Jean Davis Okimoto is an award-winning author and publisher with an impressive list of credits to her name. Only you’d never know it. Meeting her for the first time, Okimoto’s warm yet elegant manner, close listening, thoughtful responses and delightful humor belie her considerable accomplishments, the latest of which is the publication of “Five Famous Mice Meet Winston of Churchill,” Okimoto’s 21st book.
“Five Famous Mice,” which Okimoto will read and sign at 6 p.m Friday at the Vashon Bookshop, is a sequel to “Winston of Churchill: One Bear’s Battle Against Global Warming.” Both of these light-hearted children’s books tackle the serious topic of global warming, while subtly including inspirational speeches from historical figures.

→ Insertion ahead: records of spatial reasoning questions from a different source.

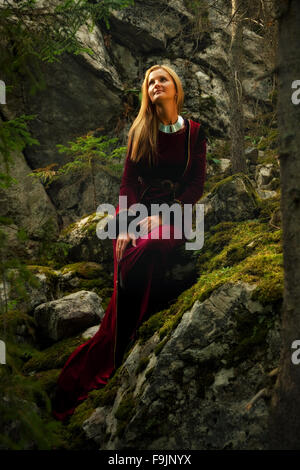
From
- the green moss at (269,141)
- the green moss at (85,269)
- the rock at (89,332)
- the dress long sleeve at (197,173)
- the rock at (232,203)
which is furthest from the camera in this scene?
the green moss at (269,141)

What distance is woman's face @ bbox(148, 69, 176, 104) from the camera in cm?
421

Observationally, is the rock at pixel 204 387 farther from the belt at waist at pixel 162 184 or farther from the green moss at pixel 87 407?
the belt at waist at pixel 162 184

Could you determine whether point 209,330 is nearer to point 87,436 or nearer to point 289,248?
point 289,248

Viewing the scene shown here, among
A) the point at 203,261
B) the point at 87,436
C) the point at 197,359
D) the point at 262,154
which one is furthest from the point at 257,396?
the point at 262,154

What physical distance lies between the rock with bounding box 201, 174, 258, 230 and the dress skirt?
1.72m

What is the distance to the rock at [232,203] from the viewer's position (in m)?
5.45

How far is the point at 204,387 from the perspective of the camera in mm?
2721

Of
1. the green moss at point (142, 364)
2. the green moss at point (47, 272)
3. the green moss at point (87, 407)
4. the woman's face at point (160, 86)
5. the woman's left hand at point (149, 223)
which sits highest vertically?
the woman's face at point (160, 86)

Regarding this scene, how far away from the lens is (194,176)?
178 inches

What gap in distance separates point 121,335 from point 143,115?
8.88ft

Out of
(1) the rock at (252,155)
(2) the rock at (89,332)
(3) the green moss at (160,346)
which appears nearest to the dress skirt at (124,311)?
(3) the green moss at (160,346)

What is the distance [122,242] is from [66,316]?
1867 millimetres

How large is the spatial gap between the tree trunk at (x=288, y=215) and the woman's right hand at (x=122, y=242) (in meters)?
1.94

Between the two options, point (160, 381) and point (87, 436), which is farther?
point (87, 436)
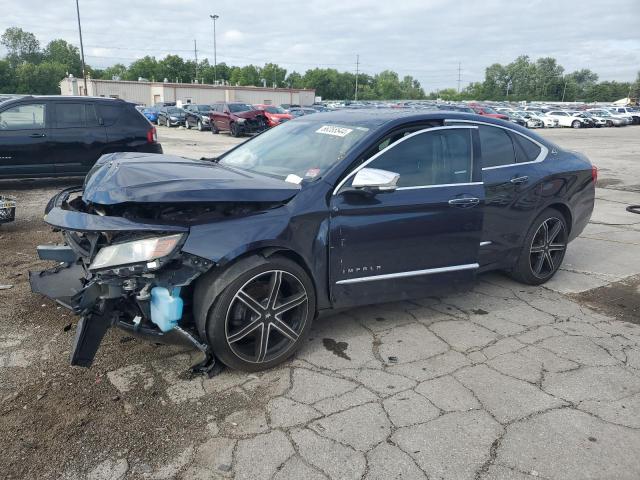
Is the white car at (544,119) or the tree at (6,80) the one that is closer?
the white car at (544,119)

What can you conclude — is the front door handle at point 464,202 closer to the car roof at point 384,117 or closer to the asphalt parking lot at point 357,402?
the car roof at point 384,117

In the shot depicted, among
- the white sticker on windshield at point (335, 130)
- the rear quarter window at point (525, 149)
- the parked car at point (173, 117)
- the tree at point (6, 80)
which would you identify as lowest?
the parked car at point (173, 117)

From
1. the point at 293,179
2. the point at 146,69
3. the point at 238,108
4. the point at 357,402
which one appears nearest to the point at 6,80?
the point at 146,69

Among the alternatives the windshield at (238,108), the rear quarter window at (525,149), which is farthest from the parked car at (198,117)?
the rear quarter window at (525,149)

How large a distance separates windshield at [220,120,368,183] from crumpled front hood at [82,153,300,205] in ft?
0.97

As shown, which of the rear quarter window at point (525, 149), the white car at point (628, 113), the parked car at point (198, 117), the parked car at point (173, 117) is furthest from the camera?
the white car at point (628, 113)

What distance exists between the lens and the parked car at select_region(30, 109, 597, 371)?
3.07 m

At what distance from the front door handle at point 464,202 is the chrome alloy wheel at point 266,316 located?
1.43 m

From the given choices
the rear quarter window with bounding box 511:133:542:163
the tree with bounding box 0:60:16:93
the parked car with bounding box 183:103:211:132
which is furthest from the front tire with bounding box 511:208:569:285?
the tree with bounding box 0:60:16:93

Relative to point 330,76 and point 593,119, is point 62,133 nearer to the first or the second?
point 593,119

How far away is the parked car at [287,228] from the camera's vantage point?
3.07 meters

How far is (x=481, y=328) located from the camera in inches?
169

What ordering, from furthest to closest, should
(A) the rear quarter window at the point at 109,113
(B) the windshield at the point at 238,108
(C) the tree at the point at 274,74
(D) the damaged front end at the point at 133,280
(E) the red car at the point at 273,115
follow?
(C) the tree at the point at 274,74
(B) the windshield at the point at 238,108
(E) the red car at the point at 273,115
(A) the rear quarter window at the point at 109,113
(D) the damaged front end at the point at 133,280

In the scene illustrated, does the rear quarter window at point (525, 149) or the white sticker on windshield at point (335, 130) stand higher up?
the white sticker on windshield at point (335, 130)
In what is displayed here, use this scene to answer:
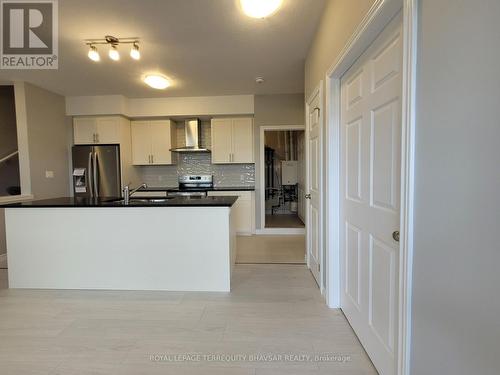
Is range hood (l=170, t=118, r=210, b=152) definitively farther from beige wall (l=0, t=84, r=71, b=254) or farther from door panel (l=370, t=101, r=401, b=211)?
door panel (l=370, t=101, r=401, b=211)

In the first book, Okimoto introduced Winston of Churchill, a brave and charismatic polar bear who educates his fellow bears about why their home is melting. Using speeches from his namesake, Winston inspires the bears to protest global warming. In the sequel, five disenfranchised mice fight the good fight against global warming and their own right to be heard. Based on five Canadian women who campaigned for women’s rights — known as the Famous Five — Okimoto’s mice quote lines from speeches made by their leader, Nellie McClure.
Like the mice, Okimoto knows how to take action and to be heard. After publishing books with major houses for the past 20 years, Okimoto reached her fill with editors making decisions about her writing. So she met the problem head on and established her own publishing house, Endicott and Hugh Books. Along with “Winston” and “Famous Five,” Endicott and Hugh has published two books out of Okimoto’s fictional trilogy about Vashon, several memoirs and a collection of poetry. She said she is having a ball doing it herself.
“I turn 72 at the end of the year. One of the great criteria for how I use my time is to ask is this any fun?”
While fun may be one criterion, being meaningful is the other. Okimoto, who worked as a psychotherapist for 40 years, describes herself as being in the last third of life, often called the generative phase.
“There is a point in your 60s and 70s where you begin to shift your focus from what you can achieve to nurturing the achievement of others,” she said.
True to her words, Okimoto voluntarily facilitates a weekly memoir group and finds the work an absolute joy. As a publisher, Okimoto wants “to give life to other people’s projects,” primarily works by people with whom she feels a connection. She also chooses where to donate her books’ proceeds. For “Famous Five,” Okimoto picked the Vashon Maury Island Land Trust and invited Tom Dean, the executive director, to give a brief talk before her reading.
Despite her many accolades, Okimoto doesn’t let herself off the hook, she said.
“You sit alone for hours and wonder if you are doing anything of help here. I have to work with that thought.”